The cells were also assessed morphologically at different times in culture. Under 5% FCS conditions, the cells appeared to retain the relatively undifferentiated and compact mesenchymal appearance seen at the beginning of culture (Fig. 8A). In contrast, when cultured without serum, the cells became flattened and extensively polygonal (Fig. 8B); addition of insulin had no impact on this morphology (not shown). The appearance changed dramatically upon addition of bLH (Fig. 8C). While retaining their extended and flattened phenotype, the cells now showed extensive formation of dendrite-like processes. Proliferation rates were also assessed over the first 4 days in culture by measuring BrdU incorporation (not shown). Whereas, as expected, there was a marked increase in proliferation rate in the presence of 5% FCS, in all serum-free conditions with or without added insulin or bLH, no significant differences in proliferation rates were measured—all cultures attaining confluence by about Days 5–6. Assessing total DNA levels as an estimate of cell numbers in parallel wells reinforced the more general observations that cells cultured in FCS initially divided more rapidly, reaching confluence at between Days 3–4. After this there appeared to be contact inhibition, with little further increase in cell number.
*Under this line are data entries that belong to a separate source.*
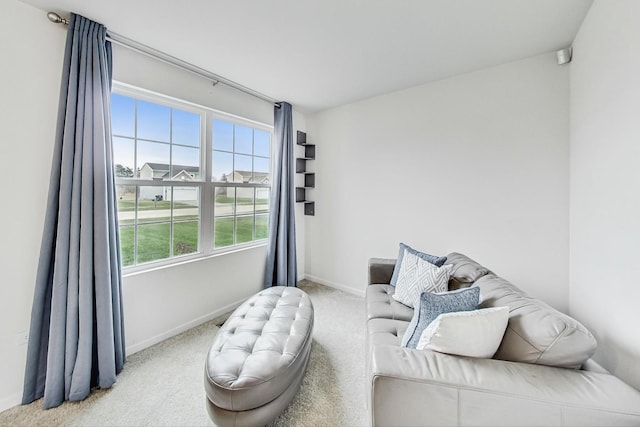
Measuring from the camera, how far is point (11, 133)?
1467 millimetres

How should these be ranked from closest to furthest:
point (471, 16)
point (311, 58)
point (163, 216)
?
1. point (471, 16)
2. point (311, 58)
3. point (163, 216)

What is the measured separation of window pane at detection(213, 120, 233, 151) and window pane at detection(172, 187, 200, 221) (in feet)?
1.79

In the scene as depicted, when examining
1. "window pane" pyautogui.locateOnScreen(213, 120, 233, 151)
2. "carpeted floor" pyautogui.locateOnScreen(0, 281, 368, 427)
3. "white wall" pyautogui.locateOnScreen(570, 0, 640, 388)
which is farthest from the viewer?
"window pane" pyautogui.locateOnScreen(213, 120, 233, 151)

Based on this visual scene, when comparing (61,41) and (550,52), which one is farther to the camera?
(550,52)

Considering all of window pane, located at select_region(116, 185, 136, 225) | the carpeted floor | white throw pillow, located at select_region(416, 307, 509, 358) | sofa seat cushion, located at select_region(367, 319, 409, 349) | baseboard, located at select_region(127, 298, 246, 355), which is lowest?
the carpeted floor

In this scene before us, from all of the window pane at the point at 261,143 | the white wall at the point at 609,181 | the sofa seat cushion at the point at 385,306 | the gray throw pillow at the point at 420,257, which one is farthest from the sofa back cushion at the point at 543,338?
the window pane at the point at 261,143

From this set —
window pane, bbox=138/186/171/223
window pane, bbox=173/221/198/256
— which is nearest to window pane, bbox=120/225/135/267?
window pane, bbox=138/186/171/223

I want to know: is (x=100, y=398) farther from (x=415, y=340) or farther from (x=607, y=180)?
(x=607, y=180)

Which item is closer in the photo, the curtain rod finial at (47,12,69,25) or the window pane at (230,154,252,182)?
the curtain rod finial at (47,12,69,25)

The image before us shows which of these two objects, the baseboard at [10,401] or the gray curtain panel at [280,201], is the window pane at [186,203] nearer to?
the gray curtain panel at [280,201]

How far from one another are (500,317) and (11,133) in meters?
2.79

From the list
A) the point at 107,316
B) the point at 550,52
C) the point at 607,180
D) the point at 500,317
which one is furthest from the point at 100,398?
the point at 550,52

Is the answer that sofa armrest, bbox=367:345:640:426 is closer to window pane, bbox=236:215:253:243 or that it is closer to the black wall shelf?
window pane, bbox=236:215:253:243

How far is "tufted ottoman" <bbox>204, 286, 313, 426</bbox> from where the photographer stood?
47.2 inches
After Day 9 of culture, cell numbers appeared to decline somewhat. In serum-free conditions, the initial proliferation rates were lower, confluence being attained at between Days 4 and 6. However, the cell diameters were much larger than when cells were grown in FCS (Fig. 8); thus contact inhibition appeared to set in at a lower total cell number for those cells grown without serum or without added insulin. Cell numbers remained constant throughout the remainder of the culture. Addition of bLH to these serum-free cultures did not affect the time at which these cultures reached confluence and had no effect on initial proliferation rates. However, a higher total cell density was attained, suggesting a greater degree of cell overlap in these cultures, concomitant with the development of the extensive cell processes.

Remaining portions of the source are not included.